Provided text:
================

4.1.2.3.  Mitigating by Avoiding Repeated Compressions

   A crucial feature of these attacks is that they require the message
   under attack to be re-compressed many times (proportional to the
   amount of information being extracted).  The attack can therefore be
   mitigated either by limiting the number of times the same message can
   be compressed (rate-limiting), or by making sure that it is not the
   same message that is compressed every time.

   That is to say, these attacks are most effective when the attacker-
   controlled data is the only thing that is changing between
   compressions.  Changing or randomizing content (ideally, including
   the secrets in question) in the message on each compression can make
   it much harder to extract information.

4.1.3.  By Observing Timing

   Timing is another classic side-channel through which information can
   leak.  An attacker could potentially observe the time taken during
   compression or decompression, and draw conclusions about the contents
   of a message.  As discussed in Section 4.7.1.3.1, it is possible that
   a dictionary could affect the efficiency of compression and
   decompression.

   In addition, timing can act as a vector for extracting information
   from another side-channel.  As described in the HEIST attack [HEIST],
   compression ratio information can be leaked by counting round-trip
   latencies.

   Alternatively, while compression and decompression are usually
   relatively fast and fairly content-insensitive operations, retrieving
   and initializing a dictionary might be a high-latency operation, and
   therefore may be identifiable by observing timing.  Timing is
   therefore another potential avenue to observe which dictionary is
   used, which may in turn reveal information about the message being
   processed (Section 4.1.1).

================

Provided records:

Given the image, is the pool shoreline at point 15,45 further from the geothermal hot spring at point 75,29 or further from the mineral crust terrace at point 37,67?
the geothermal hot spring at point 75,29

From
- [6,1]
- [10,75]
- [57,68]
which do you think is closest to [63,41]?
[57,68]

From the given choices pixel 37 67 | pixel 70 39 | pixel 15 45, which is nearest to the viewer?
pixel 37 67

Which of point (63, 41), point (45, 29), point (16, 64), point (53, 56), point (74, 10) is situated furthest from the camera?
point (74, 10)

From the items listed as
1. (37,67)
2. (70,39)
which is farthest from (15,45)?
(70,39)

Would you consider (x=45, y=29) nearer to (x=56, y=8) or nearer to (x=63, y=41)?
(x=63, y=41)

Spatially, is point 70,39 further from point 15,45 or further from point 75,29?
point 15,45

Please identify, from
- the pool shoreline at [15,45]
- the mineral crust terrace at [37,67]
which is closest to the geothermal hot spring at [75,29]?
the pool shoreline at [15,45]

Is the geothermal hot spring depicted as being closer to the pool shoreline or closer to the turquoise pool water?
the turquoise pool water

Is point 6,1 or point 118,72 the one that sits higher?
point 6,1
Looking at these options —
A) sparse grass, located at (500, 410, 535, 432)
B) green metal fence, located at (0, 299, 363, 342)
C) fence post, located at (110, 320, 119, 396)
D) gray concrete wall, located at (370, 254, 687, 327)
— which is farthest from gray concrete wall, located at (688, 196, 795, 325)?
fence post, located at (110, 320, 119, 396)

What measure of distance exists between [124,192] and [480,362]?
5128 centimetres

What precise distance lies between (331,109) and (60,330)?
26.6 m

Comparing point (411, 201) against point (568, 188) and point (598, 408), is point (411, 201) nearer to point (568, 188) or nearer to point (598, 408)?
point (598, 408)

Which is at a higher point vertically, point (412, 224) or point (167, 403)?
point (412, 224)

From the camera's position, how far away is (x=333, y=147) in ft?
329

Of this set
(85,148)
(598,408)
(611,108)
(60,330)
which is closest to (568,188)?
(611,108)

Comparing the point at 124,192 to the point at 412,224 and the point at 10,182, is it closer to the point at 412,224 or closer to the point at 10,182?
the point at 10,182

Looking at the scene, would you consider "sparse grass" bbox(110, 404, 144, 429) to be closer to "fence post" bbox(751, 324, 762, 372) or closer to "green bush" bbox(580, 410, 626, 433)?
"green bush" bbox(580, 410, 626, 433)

================

Set tasks:
- a) Please repeat the passage of the compression side-channel text that begins at the words "A crucial feature" and stops after "to extract information.".
- b) Turn the paragraph of the compression side-channel text starting "Alternatively, while compression and decompression" into a short bulleted list that keeps its main facts.

Expected results:
- a)
A crucial feature of these attacks is that they require the message
   under attack to be re-compressed many times (proportional to the
   amount of information being extracted).  The attack can therefore be
   mitigated either by limiting the number of times the same message can
   be compressed (rate-limiting), or by making sure that it is not the
   same message that is compressed every time.

   That is to say, these attacks are most effective when the attacker-
   controlled data is the only thing that is changing between
   compressions.  Changing or randomizing content (ideally, including
   the secrets in question) in the message on each compression can make
   it much harder to extract information.

- b)
- Compression and decompression are usually relatively fast and fairly content-insensitive.
- Retrieving and initializing a dictionary might be a high-latency operation, so it may be identifiable by observing timing.
- Timing can therefore show which dictionary is used, and that may reveal information about the message being processed.